Carefree for now, Miao Ge and Le Er visit the temple. Miao Ge, after hearing about the wonders of love from Le Er, wishes that she can build her own house with the man she loves, while the perky sister just wants to see her prince again. The man at the temple tells them their fate, one will meet the right man at the wrong time, and one will meet the wrong man at the right time. Thank-you for complicating the matter!
The fortune teller looks at Le Er and deduces from her facial structures that she’s destined to be an Empress. Le Er’s excited about the prospect knowing that Yun Er’s plan is to overthrow the Chen State. She skips away before the man finishes his sentence, “He’s a gambler!” Krap. Spelling out the end game for me, huh?
Wandering near the river waiting for Le Er, Miao Ge slips off the cliff (omg, random) and is carried safely down to the ground by Yun Er’s heroic save.

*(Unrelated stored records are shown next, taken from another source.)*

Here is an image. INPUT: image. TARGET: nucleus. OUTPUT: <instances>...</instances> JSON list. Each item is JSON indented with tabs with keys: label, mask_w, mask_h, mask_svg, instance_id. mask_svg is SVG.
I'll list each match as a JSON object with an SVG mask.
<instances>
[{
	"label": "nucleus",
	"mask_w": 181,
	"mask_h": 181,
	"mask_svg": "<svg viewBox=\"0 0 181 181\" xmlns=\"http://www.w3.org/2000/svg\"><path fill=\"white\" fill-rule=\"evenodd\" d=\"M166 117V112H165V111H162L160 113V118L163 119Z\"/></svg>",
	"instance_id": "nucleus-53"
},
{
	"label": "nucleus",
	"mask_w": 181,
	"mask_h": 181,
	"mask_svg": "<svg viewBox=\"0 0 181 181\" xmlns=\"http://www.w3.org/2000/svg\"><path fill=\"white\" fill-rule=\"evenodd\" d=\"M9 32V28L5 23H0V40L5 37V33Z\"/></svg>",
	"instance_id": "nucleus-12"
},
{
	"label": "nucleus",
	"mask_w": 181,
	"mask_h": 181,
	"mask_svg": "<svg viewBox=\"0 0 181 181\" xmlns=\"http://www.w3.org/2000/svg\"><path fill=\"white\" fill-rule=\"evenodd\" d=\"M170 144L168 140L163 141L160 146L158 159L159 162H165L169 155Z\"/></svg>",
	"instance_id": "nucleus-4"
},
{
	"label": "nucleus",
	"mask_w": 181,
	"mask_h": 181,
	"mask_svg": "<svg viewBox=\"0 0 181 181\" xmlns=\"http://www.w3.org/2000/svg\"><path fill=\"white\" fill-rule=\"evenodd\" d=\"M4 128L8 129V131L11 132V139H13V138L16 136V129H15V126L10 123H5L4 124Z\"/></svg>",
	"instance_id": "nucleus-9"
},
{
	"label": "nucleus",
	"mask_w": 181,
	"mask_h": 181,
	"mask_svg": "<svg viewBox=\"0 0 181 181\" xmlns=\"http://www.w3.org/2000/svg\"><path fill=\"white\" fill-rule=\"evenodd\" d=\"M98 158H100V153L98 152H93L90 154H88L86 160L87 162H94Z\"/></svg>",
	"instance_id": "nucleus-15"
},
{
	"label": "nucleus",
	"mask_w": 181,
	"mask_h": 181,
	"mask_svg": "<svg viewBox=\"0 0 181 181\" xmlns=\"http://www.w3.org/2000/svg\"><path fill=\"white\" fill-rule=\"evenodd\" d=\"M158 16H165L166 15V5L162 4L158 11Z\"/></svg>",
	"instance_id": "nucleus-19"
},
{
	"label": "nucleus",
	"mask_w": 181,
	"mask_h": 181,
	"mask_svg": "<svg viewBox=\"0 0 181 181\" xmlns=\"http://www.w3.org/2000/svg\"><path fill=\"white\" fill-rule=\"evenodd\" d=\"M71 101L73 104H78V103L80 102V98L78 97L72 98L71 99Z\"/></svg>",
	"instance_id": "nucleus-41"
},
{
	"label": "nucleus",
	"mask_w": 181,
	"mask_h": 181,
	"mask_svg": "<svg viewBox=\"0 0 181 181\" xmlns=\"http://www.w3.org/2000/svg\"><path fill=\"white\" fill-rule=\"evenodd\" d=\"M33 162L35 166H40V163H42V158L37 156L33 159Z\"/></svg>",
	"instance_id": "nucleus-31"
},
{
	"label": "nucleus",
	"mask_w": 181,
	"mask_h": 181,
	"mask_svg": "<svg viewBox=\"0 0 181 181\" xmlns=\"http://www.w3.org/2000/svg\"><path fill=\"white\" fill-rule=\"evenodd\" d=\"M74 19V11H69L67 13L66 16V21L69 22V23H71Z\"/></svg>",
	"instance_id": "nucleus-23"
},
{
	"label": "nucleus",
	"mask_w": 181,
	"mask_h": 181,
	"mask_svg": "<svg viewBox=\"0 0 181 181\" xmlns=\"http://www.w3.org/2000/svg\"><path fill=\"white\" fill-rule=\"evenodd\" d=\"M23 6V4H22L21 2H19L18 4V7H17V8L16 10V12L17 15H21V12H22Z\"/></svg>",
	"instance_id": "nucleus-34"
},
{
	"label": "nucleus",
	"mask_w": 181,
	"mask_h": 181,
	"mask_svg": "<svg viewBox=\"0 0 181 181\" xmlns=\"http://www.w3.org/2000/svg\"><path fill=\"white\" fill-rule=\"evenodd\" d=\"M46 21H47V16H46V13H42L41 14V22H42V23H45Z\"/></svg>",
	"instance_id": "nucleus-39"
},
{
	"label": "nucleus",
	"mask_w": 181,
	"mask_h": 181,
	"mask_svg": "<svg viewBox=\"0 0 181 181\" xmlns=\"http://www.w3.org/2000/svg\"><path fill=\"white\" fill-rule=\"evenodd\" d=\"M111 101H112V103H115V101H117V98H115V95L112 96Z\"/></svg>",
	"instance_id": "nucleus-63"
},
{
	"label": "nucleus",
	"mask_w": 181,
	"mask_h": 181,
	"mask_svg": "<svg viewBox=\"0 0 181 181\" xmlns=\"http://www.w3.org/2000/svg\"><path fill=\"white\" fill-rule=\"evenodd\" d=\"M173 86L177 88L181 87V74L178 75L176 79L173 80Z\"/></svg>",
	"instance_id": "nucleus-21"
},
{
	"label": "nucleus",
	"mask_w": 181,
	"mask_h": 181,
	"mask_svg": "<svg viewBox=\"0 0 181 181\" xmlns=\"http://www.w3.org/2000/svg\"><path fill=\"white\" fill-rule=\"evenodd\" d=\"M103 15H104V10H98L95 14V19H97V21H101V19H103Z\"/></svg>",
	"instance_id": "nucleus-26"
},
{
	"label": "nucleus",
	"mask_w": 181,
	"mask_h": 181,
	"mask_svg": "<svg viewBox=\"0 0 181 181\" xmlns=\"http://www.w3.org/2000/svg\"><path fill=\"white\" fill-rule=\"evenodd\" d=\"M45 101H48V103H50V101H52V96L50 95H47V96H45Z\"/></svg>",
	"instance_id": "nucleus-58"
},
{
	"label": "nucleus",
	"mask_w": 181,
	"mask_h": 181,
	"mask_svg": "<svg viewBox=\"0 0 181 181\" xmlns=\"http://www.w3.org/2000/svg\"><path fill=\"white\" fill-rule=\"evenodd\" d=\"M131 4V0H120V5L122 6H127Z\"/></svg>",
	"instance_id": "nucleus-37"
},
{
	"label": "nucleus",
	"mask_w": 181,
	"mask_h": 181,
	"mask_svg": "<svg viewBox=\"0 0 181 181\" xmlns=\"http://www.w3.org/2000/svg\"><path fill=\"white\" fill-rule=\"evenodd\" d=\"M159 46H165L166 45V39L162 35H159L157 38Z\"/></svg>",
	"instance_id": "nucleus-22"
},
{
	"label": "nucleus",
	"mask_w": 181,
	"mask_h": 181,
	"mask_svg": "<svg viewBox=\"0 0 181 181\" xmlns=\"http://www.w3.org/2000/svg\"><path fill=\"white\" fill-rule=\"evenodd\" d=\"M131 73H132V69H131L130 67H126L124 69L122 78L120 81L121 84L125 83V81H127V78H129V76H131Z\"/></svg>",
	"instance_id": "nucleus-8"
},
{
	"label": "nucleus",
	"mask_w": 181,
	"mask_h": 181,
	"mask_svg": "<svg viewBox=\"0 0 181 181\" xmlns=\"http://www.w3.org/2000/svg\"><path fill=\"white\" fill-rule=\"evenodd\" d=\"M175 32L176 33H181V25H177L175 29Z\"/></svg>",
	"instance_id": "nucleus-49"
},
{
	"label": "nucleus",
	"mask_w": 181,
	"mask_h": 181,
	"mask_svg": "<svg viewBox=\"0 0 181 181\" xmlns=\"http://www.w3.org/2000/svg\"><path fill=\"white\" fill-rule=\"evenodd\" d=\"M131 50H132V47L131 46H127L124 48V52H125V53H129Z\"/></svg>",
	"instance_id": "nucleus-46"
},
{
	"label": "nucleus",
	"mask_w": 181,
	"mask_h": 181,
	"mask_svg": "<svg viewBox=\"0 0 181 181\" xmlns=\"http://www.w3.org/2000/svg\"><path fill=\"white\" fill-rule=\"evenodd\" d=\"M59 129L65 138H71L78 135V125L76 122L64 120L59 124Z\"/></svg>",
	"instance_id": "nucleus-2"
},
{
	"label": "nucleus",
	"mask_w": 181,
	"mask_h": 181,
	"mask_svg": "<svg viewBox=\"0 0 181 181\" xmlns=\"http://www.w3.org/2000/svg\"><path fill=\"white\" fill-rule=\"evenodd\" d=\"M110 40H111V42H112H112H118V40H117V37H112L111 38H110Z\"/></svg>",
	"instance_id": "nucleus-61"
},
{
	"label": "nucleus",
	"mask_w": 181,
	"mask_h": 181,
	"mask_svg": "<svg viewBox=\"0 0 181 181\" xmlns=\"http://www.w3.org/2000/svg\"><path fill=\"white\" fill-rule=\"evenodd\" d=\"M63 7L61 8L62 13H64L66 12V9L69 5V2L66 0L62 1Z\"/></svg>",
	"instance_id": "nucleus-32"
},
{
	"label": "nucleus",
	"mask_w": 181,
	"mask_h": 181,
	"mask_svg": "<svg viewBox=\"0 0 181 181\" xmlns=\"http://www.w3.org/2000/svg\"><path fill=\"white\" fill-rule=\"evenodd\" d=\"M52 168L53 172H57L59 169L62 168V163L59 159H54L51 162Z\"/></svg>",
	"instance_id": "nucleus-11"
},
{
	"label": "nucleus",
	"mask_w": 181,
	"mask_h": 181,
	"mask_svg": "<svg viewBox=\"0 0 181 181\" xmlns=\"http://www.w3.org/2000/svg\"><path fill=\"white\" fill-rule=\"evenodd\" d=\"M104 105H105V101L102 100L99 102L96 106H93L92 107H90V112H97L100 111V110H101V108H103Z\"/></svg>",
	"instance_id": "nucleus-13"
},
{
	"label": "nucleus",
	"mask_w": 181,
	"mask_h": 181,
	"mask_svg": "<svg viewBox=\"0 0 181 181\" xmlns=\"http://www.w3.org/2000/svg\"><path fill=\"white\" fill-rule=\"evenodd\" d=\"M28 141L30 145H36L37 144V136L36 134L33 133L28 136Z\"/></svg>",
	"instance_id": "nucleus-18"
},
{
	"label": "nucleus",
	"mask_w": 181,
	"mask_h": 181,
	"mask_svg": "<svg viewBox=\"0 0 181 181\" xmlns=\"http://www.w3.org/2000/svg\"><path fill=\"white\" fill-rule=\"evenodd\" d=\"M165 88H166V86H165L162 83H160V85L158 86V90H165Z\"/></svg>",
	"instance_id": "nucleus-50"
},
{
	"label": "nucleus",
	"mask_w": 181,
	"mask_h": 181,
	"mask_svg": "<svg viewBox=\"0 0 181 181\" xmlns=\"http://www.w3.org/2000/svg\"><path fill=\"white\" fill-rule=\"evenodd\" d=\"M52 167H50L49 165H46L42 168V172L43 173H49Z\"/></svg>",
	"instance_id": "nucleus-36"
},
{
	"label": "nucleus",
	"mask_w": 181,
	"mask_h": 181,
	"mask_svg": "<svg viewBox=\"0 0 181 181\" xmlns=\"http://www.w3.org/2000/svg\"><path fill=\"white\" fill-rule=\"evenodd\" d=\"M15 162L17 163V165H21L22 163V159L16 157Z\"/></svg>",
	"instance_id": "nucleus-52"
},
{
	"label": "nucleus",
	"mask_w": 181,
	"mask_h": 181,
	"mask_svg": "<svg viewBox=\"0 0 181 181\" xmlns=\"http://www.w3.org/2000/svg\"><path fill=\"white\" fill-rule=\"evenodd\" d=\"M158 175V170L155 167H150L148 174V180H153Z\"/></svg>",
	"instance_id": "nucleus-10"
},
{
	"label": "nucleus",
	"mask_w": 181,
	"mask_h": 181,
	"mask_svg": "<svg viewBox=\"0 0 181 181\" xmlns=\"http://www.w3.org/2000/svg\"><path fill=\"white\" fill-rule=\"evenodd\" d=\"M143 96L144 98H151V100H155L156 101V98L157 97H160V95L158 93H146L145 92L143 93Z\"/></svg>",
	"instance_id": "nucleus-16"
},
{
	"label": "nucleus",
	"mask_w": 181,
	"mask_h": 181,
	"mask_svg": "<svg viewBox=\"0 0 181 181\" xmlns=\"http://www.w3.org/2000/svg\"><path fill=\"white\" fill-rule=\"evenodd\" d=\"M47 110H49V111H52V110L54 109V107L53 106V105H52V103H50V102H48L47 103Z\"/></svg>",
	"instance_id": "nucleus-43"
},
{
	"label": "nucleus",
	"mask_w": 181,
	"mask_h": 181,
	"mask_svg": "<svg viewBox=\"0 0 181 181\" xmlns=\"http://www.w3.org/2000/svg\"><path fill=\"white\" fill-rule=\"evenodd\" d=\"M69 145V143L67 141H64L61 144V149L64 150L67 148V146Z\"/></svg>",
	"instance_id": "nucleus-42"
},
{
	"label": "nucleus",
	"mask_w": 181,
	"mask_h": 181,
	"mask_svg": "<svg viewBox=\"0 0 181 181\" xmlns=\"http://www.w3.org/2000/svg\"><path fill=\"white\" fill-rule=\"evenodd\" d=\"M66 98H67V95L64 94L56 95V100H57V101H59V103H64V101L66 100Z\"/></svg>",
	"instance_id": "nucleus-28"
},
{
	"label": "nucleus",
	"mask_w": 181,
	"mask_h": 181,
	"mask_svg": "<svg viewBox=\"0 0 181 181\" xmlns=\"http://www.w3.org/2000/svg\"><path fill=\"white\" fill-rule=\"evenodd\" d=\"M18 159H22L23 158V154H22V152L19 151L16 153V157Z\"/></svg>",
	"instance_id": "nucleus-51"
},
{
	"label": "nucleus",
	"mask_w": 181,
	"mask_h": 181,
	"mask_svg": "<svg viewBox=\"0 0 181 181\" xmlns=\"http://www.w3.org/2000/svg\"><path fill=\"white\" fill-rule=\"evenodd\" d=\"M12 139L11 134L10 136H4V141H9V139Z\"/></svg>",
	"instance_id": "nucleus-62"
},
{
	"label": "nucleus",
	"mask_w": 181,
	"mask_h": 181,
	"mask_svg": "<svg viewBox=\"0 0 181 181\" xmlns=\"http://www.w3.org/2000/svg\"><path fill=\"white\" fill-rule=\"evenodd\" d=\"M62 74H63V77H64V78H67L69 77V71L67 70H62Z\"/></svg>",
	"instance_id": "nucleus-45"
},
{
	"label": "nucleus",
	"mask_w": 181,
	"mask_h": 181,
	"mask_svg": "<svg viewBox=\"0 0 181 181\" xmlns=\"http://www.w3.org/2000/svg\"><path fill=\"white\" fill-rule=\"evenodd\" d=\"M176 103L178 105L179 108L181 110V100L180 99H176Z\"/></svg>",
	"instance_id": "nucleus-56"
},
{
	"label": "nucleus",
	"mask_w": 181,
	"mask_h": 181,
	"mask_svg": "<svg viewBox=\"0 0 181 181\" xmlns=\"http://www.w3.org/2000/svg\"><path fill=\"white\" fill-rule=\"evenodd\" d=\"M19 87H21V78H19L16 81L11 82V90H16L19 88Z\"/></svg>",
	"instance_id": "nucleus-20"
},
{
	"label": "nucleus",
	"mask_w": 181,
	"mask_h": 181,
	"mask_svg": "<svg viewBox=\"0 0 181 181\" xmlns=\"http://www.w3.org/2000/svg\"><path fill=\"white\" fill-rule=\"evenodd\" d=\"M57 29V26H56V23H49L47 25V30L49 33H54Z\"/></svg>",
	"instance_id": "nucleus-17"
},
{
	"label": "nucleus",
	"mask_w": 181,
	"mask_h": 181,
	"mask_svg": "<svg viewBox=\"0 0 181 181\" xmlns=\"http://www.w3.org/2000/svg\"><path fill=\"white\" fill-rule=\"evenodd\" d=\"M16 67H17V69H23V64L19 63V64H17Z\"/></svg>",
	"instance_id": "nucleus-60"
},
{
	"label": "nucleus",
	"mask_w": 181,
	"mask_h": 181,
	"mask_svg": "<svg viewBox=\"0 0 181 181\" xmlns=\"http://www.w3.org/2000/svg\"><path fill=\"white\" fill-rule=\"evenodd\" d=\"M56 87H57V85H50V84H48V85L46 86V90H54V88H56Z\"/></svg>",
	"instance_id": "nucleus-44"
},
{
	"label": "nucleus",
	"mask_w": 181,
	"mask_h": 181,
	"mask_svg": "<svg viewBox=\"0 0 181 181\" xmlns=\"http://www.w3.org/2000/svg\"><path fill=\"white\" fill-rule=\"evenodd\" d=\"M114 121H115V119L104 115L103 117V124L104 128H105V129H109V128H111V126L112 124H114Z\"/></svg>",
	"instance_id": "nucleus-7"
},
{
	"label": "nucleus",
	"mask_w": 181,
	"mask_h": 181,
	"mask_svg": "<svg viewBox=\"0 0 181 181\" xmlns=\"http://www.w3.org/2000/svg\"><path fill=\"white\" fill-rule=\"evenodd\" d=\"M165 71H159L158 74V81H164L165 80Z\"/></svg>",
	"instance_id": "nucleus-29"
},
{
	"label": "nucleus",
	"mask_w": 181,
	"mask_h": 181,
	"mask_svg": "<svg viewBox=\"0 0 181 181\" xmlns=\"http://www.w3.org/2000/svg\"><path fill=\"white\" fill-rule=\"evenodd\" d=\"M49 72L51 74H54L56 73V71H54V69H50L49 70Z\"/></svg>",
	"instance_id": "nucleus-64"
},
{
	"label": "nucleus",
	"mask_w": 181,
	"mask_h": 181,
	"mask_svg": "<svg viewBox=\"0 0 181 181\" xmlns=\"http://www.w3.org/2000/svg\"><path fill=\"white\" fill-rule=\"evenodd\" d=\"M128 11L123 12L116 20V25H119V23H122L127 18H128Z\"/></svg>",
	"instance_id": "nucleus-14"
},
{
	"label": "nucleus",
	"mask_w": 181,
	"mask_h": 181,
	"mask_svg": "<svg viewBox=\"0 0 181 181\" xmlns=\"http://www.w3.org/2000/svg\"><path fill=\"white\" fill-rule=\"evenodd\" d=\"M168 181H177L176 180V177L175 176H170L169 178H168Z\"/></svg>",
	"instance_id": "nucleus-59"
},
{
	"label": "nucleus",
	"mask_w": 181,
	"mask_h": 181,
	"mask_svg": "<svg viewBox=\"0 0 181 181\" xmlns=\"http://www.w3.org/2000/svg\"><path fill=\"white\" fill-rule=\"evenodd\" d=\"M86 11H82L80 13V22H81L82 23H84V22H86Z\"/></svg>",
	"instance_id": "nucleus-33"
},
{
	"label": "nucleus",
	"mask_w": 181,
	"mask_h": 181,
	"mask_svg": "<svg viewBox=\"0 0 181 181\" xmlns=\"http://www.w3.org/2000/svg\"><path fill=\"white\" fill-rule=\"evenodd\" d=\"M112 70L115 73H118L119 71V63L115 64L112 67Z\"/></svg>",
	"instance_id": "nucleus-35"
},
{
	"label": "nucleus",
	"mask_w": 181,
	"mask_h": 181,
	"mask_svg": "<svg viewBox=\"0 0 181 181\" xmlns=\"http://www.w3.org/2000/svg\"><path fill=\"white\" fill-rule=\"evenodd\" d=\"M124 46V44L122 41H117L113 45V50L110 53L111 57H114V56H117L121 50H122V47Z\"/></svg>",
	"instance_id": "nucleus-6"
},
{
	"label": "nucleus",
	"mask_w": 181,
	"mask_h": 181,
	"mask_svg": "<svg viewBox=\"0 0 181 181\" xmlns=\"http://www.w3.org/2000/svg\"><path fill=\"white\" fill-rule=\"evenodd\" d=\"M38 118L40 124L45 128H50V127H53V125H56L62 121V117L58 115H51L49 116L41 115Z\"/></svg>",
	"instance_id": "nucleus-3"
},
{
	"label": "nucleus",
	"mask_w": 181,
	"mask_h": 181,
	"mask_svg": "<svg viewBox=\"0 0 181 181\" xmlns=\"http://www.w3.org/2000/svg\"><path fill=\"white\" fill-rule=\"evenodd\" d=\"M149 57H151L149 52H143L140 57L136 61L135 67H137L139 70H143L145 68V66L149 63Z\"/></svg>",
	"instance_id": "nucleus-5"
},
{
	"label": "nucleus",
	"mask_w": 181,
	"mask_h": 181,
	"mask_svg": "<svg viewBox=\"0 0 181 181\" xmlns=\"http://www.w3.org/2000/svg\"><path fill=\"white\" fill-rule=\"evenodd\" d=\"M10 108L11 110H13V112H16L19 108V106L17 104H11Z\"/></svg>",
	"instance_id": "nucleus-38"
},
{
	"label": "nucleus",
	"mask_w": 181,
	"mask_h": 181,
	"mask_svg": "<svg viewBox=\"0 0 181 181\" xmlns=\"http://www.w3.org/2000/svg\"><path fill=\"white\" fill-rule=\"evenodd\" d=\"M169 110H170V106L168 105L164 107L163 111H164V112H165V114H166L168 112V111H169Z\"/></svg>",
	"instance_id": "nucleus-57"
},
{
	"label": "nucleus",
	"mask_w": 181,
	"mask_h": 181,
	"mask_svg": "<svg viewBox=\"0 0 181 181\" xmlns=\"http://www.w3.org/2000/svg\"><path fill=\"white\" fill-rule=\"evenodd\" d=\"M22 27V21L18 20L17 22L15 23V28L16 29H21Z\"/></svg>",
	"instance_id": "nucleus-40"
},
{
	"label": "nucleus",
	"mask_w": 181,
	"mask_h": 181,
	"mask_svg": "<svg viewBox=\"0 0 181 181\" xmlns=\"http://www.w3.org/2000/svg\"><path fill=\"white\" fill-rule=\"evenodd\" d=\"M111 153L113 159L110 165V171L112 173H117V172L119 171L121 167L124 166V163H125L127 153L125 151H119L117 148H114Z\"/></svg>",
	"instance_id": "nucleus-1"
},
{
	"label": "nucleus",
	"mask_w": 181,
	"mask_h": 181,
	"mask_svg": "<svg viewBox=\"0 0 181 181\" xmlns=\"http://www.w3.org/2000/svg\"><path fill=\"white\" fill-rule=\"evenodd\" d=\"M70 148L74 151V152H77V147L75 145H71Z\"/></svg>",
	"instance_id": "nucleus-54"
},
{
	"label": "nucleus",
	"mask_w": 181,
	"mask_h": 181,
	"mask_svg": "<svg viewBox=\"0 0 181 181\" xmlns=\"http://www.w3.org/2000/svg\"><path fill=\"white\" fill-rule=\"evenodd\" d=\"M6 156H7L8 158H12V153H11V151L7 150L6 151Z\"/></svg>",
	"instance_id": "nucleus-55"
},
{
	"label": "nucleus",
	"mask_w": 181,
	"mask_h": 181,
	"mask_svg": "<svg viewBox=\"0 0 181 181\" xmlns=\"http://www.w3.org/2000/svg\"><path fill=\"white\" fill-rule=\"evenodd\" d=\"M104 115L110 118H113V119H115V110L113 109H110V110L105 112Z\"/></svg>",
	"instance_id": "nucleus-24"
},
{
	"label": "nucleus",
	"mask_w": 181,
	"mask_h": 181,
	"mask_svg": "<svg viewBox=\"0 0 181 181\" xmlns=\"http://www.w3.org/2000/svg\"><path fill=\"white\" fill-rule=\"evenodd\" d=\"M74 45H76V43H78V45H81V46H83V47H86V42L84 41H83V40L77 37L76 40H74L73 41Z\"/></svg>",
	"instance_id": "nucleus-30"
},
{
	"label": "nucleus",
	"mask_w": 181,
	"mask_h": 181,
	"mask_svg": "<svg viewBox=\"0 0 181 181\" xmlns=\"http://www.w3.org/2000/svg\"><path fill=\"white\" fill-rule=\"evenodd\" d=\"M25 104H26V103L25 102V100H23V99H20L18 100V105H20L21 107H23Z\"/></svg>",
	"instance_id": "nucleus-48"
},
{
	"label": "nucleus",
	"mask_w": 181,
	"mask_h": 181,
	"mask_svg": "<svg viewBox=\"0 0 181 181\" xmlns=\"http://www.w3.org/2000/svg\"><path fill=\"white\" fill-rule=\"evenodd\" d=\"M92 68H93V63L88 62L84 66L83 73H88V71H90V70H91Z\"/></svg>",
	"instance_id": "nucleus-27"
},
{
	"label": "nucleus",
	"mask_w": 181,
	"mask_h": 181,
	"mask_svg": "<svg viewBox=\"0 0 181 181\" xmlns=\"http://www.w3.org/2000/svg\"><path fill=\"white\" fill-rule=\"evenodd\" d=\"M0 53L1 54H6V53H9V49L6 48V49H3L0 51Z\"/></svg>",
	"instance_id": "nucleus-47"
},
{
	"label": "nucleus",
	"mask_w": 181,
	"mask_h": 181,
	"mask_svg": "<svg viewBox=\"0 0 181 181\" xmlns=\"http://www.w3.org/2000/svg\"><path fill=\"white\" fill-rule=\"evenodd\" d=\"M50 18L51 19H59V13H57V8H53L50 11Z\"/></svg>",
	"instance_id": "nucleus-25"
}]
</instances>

Dude, why are you everywhere!? She shivers from the scare and he, with big, grand gestures, takes off his outer wear and drapes it around her shoulders. Uh Oh. She’s smitten! Well, who could blame her?
That night, an ecstatic Miao Ge can’t hold in her happiness, so she strolls to Le Er’s room, meaning to have a chat like old times. They fall asleep on the promise to dig out their wishing bottles tomorrow.
Hiding in a secluded cave and recruiting new soldiers is Hai Tian and his gang. His father calls them cowards for hiding in this wretched place when Yun Kuang (Yun Er’s full name) is out and about fighting like a real man. This dad makes no sense. One can only succeed with careful steps. His son just started for heaven’s sake.
Pang Wan returns to the care with good news. After fighting for a period of ten days, Yun Kuang’s troop is depleted of food and and water. If the battle continues, Yun Er’s bound to lose. Pang Wan thinks it’s better if they join forces with Yun Kuang and Hai Tian’s father agrees enthusiastically. Zi Shu disagrees because it’s the same as selling their weakness to Yun Kuang.
With them having the upper hand, they ought to seize this chance and kindly send a letter to Yun Kuang. They can join forces but Hai Tian must be granted equal status as Yun Kuang in the war.
Kappy: HOHOHO! Finally, the setup is over. We can now have the men biting each other’s head off, slowly becoming friends, and aiding each other, before they eventually fall out. And in the midst of these bloody battles, seeds of multiple romances are planted. Some seeds bloom into flowers, while others wither into a life of regrets.
As of right now, I do not appreciate Le Er’s character development. She’s all big words (“I can be just like a man!” “I’m ambitious!”), but when it came down to really making an impact, she waited for Yun Er to save her? What the heck was that running randomly into someone’s arms before seeing their face krap? Don’t kid around Yumama. Your characters are not making sense here. I know she knows her limitations as a woman, so why didn’t she wait and observe the situation before carrying out her plan? It made her look silly, like a last-minute damsel in distress, that she incessantly declared she’s not.
I like Pang Wan already. What a little badass warrior. And Zi Shu’s calm and astute. Hai Tian is lucky to have such good friends around him. I can’t wait for the bromance between Yun Er and Hai Tian. It’s going to be epic, a rock vs another rock.